Screening of Ionic Liquids for Efficient CO<sub>2</sub> Cycloaddition Catalysis under Mild Condition: A Combined Machine Learning and DFT Approach
Jiayang Li, Xinke Qi, Zhengkun Zhang, Yingying Wang, Lanxue Dang, Yuanyuan Li, Li Wang, Jinglai Zhang
Abstract
The industrial application of ionic liquid-catalyzed CO 2 cycloaddition reactions is impeded by harsh conditions. We propose a novel approach that utilizes machine learning and density functional theory (DFT) to overcome this challenge. By training regression algorithms on a data set of 10,174 experimental data points, we developed a predictive model for CO 2 solubility in ionic liquids.

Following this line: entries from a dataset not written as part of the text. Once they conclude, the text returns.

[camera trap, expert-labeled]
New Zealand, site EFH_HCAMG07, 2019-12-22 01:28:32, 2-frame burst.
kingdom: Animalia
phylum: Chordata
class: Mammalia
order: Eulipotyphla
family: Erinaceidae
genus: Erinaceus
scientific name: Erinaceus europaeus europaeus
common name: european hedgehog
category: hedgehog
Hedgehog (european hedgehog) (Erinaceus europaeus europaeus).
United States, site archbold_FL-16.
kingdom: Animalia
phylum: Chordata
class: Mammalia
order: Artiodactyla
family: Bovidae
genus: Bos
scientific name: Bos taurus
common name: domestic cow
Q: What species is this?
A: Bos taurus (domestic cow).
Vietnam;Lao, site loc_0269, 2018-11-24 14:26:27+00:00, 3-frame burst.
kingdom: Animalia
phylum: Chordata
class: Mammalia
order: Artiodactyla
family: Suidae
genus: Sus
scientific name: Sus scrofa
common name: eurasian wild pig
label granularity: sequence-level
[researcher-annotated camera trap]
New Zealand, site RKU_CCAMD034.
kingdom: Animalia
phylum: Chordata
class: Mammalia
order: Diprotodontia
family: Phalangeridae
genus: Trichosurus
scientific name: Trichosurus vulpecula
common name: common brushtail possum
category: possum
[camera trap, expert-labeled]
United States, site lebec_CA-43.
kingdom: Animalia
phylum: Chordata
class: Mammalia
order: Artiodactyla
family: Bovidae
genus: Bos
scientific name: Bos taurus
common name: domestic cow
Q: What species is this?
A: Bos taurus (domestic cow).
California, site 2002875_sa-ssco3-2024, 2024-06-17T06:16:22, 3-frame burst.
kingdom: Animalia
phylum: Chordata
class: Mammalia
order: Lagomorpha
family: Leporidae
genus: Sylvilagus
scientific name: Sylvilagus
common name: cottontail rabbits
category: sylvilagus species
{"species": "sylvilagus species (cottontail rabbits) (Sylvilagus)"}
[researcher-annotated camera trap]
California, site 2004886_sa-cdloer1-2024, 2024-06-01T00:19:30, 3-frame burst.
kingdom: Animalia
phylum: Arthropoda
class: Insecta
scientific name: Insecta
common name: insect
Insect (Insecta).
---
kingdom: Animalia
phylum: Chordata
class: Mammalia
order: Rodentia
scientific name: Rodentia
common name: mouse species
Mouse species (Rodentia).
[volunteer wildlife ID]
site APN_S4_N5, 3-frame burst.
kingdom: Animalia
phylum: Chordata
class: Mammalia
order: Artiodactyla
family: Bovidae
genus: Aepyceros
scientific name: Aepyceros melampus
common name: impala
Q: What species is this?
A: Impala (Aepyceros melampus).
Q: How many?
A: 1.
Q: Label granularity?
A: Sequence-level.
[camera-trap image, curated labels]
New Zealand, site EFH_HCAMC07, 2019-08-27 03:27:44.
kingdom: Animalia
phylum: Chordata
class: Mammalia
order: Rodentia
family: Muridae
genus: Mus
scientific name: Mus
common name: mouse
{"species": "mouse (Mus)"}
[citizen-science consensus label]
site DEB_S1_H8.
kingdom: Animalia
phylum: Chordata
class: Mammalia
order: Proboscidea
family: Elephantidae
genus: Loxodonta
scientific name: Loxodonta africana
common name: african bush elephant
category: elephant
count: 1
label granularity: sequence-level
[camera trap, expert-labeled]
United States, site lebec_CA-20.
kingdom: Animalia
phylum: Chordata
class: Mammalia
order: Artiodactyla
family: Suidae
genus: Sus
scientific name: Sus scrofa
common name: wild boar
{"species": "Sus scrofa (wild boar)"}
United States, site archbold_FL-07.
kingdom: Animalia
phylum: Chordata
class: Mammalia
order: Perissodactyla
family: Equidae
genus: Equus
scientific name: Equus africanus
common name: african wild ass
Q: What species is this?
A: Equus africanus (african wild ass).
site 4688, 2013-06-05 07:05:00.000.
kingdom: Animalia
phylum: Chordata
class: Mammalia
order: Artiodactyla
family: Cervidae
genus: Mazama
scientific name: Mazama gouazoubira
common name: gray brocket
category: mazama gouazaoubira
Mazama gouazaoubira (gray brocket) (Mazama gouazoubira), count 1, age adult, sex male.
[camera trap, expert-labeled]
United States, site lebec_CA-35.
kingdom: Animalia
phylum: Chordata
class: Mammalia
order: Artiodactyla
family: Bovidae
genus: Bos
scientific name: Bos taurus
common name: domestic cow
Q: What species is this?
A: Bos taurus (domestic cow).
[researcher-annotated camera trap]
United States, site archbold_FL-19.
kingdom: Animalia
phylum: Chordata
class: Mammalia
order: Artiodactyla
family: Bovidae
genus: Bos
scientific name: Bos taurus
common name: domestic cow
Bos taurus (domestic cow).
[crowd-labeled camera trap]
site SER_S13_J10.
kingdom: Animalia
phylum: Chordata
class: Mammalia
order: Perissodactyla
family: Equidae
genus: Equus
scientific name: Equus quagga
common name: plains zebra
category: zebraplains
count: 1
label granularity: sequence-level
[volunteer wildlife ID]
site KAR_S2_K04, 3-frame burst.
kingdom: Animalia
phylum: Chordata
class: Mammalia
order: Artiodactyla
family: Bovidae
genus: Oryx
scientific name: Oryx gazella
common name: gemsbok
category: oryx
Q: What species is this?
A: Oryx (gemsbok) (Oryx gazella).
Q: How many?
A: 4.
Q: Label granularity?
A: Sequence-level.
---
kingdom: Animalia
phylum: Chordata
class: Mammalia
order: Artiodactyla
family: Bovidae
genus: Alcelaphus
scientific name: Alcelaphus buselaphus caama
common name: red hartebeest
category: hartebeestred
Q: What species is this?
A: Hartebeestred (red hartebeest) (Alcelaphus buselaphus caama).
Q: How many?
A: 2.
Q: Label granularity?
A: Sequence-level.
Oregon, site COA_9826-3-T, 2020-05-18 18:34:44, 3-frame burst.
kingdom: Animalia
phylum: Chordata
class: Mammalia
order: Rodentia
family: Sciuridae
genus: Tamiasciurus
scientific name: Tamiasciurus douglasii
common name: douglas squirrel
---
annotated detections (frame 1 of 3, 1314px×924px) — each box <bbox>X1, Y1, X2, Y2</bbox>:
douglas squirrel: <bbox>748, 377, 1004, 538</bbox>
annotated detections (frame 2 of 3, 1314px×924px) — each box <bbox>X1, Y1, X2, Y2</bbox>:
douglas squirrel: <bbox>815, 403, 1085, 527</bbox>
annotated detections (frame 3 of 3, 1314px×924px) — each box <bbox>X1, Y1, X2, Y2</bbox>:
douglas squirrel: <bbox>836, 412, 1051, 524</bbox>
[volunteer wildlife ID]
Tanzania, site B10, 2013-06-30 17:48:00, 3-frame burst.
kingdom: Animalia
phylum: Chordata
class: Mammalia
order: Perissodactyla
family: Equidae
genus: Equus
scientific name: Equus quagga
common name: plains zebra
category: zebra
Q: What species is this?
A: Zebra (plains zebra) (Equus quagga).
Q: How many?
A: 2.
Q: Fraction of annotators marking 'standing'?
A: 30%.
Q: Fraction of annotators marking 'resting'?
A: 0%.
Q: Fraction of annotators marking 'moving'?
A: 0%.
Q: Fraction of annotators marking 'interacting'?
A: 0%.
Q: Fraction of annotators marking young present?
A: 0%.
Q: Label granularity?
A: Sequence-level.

The random forest (RF) model exhibited exceptional accuracy, enabling the prediction of the CO 2 solubility in 1624 newly generated ionic liquids. Subsequent experimental validation confirmed the efficacy of the RF model. Moreover, employing the RF model and DFT calculation, we identified four ionic liquids with high CO 2 solubility and low energy barriers for catalytic reactions, presenting promising candidates for efficient CO 2 cycloaddition with epichlorohydrin under mild conditions. This study showcases a streamlined approach to catalyst discovery by integrating machine learning and DFT methods, offering a pathway toward sustainable CO 2 utilization.